BEGIN Task data
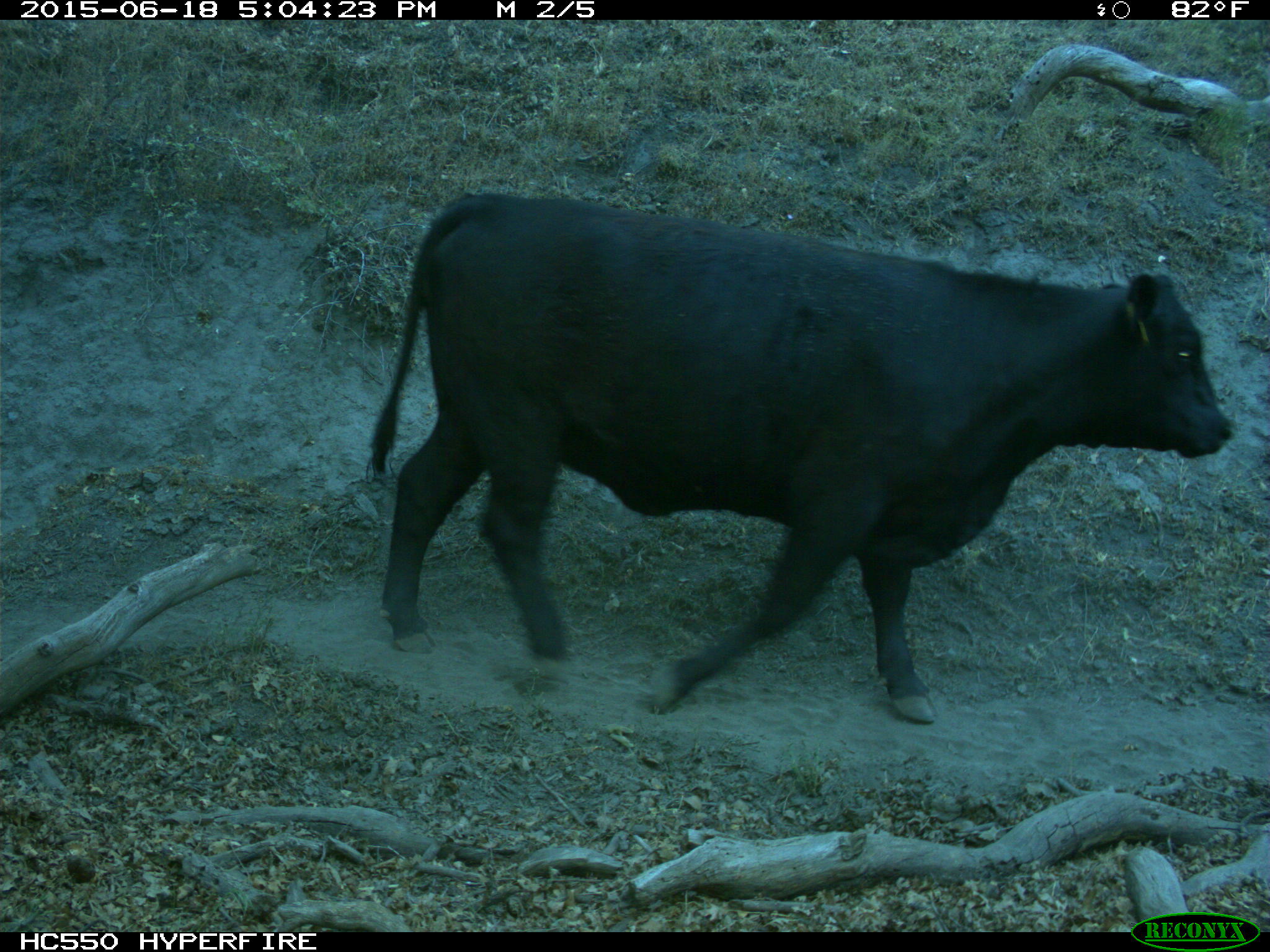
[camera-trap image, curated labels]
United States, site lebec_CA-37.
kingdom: Animalia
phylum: Chordata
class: Mammalia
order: Artiodactyla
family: Bovidae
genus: Bos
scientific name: Bos taurus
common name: domestic cow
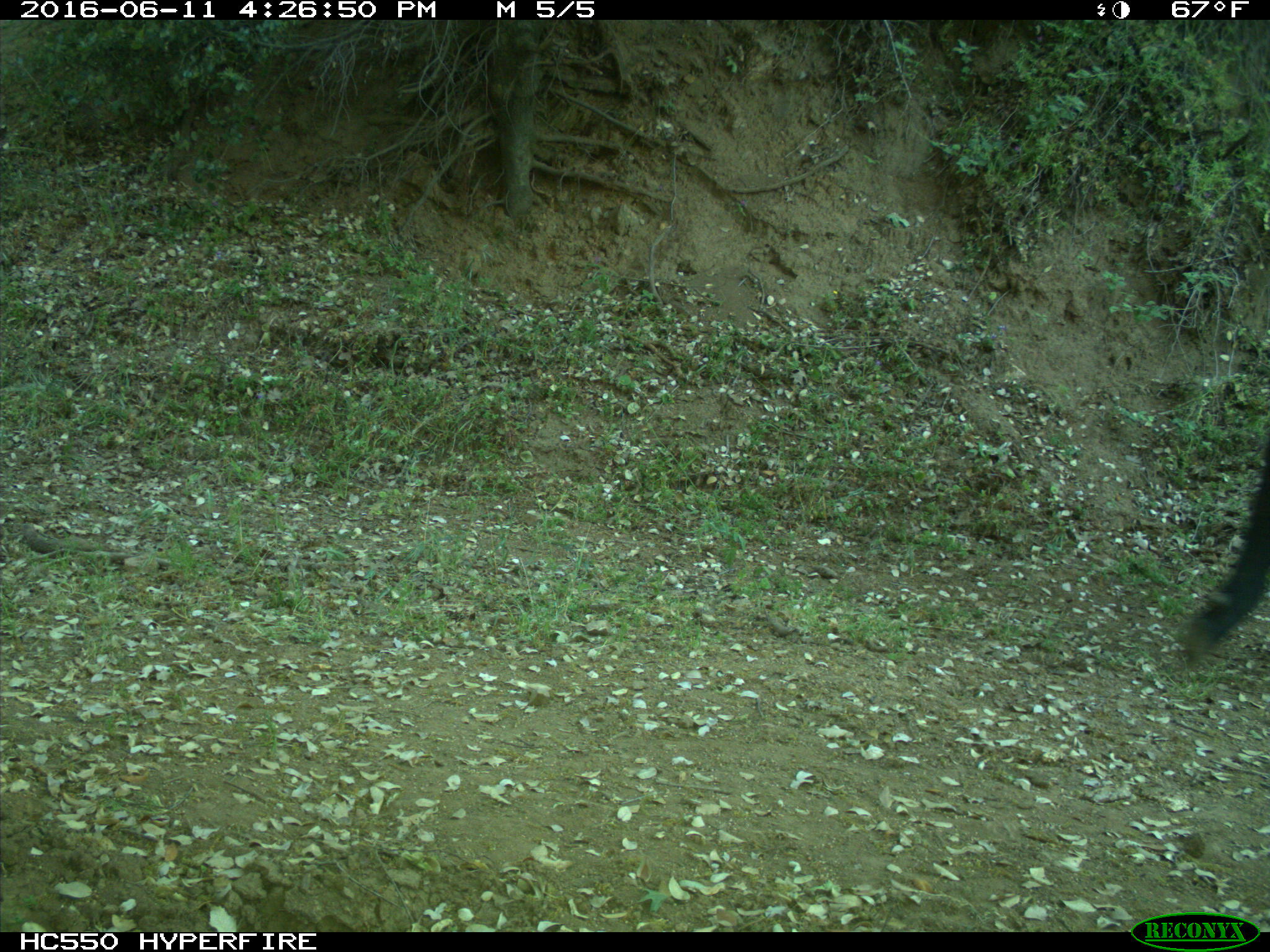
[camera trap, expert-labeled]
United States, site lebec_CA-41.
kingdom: Animalia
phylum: Chordata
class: Mammalia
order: Artiodactyla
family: Bovidae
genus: Bos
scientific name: Bos taurus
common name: domestic cow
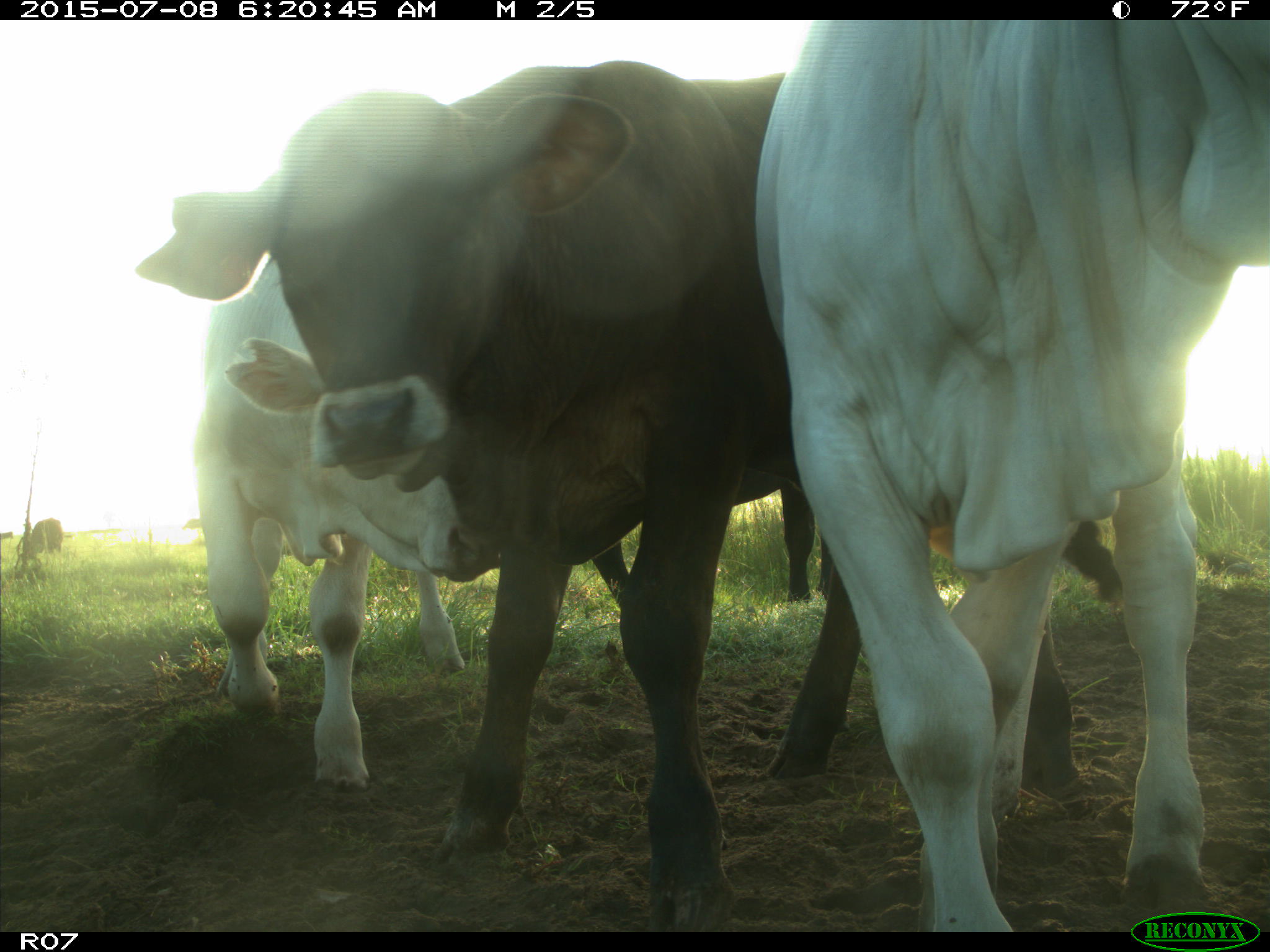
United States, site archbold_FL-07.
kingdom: Animalia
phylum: Chordata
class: Mammalia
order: Artiodactyla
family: Bovidae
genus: Bos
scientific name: Bos taurus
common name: domestic cow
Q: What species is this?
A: Bos taurus (domestic cow).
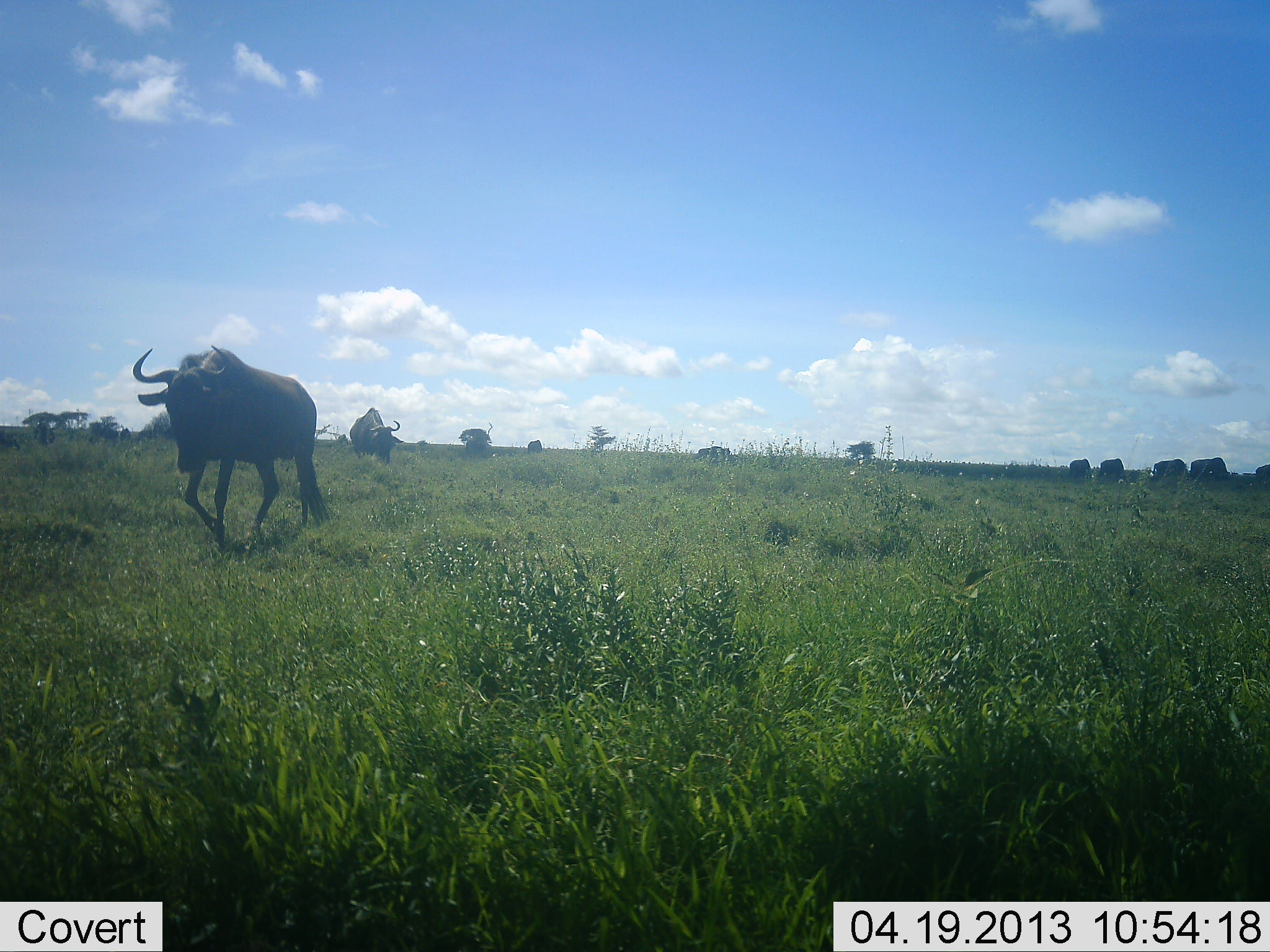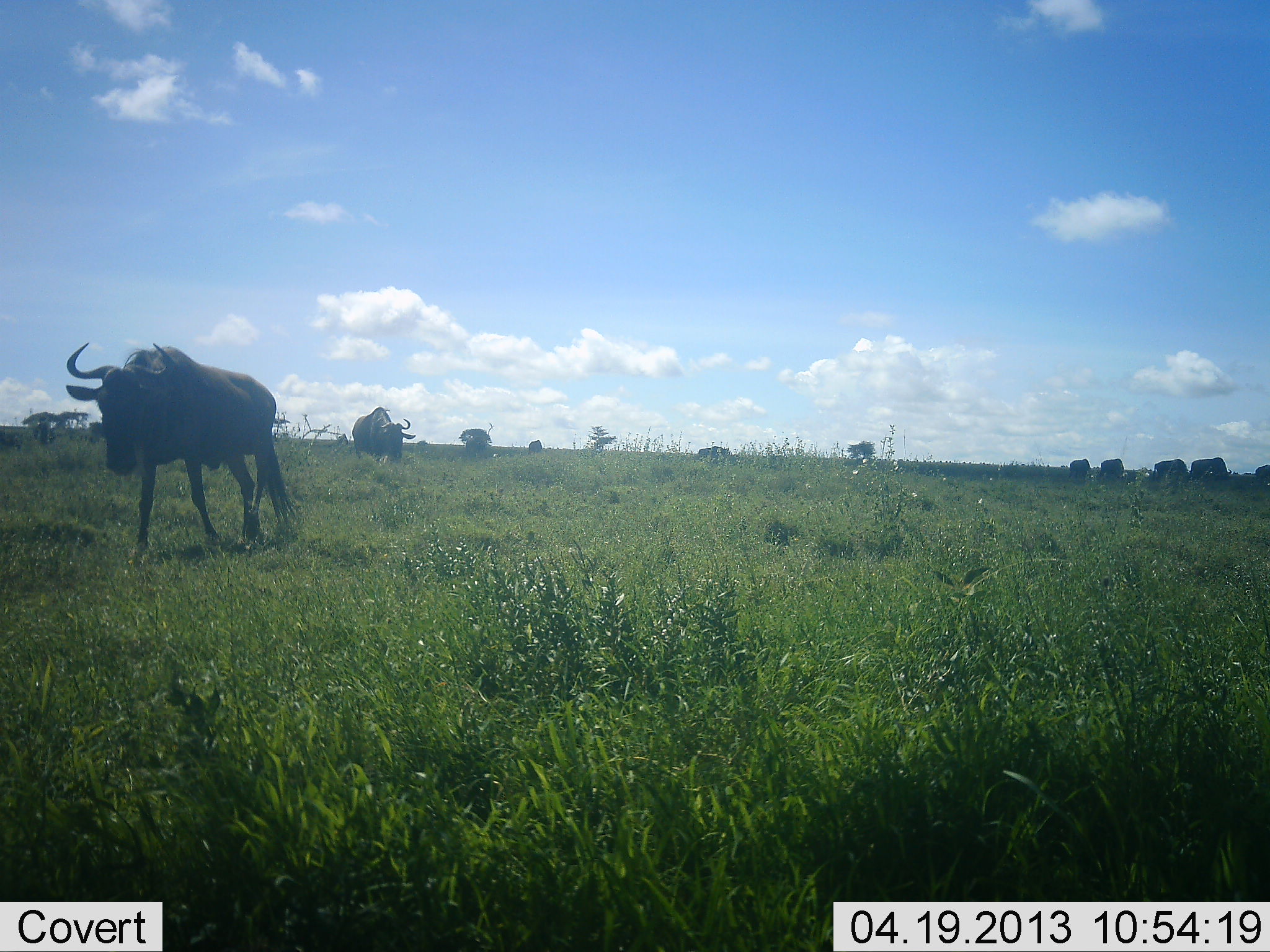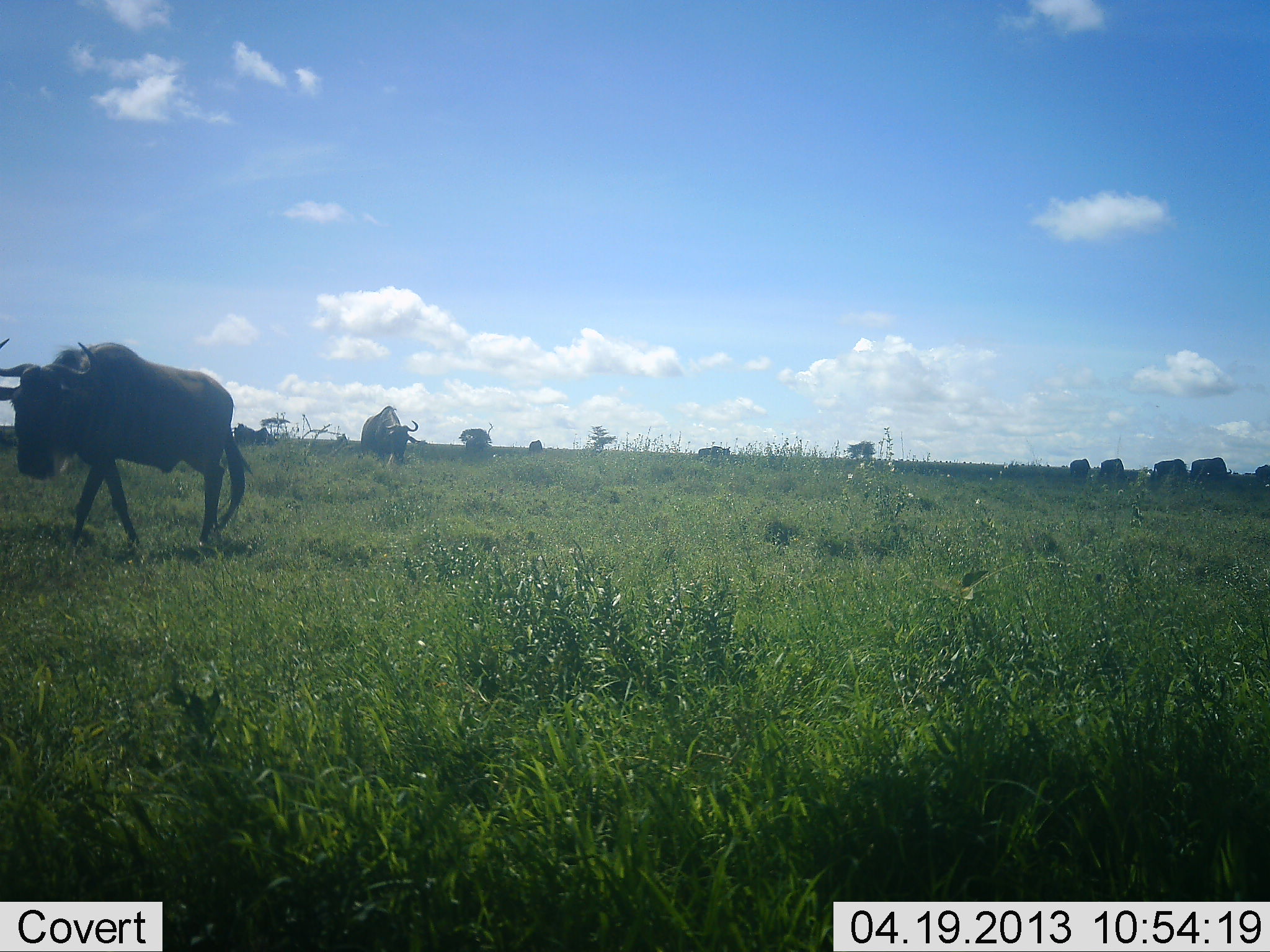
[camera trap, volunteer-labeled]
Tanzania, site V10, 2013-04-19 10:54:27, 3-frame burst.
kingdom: Animalia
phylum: Chordata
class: Mammalia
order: Artiodactyla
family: Bovidae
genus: Connochaetes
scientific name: Connochaetes taurinus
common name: blue wildebeest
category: wildebeest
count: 7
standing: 60%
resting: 0%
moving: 90%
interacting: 0%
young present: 0%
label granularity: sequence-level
END Task data
Instructions for the task: The full text of the data above, exact and without pictures, is what to return.

Task output:
[camera-trap image, curated labels]
United States, site lebec_CA-37.
kingdom: Animalia
phylum: Chordata
class: Mammalia
order: Artiodactyla
family: Bovidae
genus: Bos
scientific name: Bos taurus
common name: domestic cow
[camera trap, expert-labeled]
United States, site lebec_CA-41.
kingdom: Animalia
phylum: Chordata
class: Mammalia
order: Artiodactyla
family: Bovidae
genus: Bos
scientific name: Bos taurus
common name: domestic cow
United States, site archbold_FL-07.
kingdom: Animalia
phylum: Chordata
class: Mammalia
order: Artiodactyla
family: Bovidae
genus: Bos
scientific name: Bos taurus
common name: domestic cow
Q: What species is this?
A: Bos taurus (domestic cow).
[camera trap, volunteer-labeled]
Tanzania, site V10, 2013-04-19 10:54:27, 3-frame burst.
kingdom: Animalia
phylum: Chordata
class: Mammalia
order: Artiodactyla
family: Bovidae
genus: Connochaetes
scientific name: Connochaetes taurinus
common name: blue wildebeest
category: wildebeest
count: 7
standing: 60%
resting: 0%
moving: 90%
interacting: 0%
young present: 0%
label granularity: sequence-level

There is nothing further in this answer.